AI時代における教育において問われるのは、いかに有効に生成AIをはじめとする新たな技術を利用し、教員も学生もそれらの利用によって自らの能力を高めつつ、効率的に指導や学習を行うことであろう。現時点では、そもそもどのように生成AIを利用することが可能なのか手探りの段階であるため、みんな面白おかしく、様々なキーワードや拙い指示文(プロンプト)を入力し、さらには自分の名前を入れてみて、情報が誤っていると嘲笑している状況にあるが、そのうち、生成AIを使いこなすことができない人たちが逆に嘲笑されることになる。
生成AIの利用が広く普及し、文章・テキストや画像、音声などを作成する際にAIを利用することが日常的な風景になったとき、その利用能力、つまり生成AIの活用能力(AIリテラシー)が低いことこそが、今後のAI時代においては致命的なデメリットになると考えられる。

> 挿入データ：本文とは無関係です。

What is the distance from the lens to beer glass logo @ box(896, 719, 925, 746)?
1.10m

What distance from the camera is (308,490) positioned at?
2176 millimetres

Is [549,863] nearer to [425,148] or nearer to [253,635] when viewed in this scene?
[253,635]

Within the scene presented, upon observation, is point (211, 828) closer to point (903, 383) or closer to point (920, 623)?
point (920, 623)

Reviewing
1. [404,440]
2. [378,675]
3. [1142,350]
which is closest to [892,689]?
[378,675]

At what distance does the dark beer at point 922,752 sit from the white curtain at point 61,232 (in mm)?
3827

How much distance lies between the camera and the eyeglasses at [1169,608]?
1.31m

一方、法的・倫理的な課題については、利用者側が自発的に考えることは難しい。にもかかわらず、利用する側の自己責任といった意見も見受けられるが、それは無理な話だ。それを研究し方向性を示すのが私の専門である。その端緒となる考えについて、三田評論の2023年6月号に、「生成AIとAI規制」という論考を掲載したので、そちらをご覧いただきたい。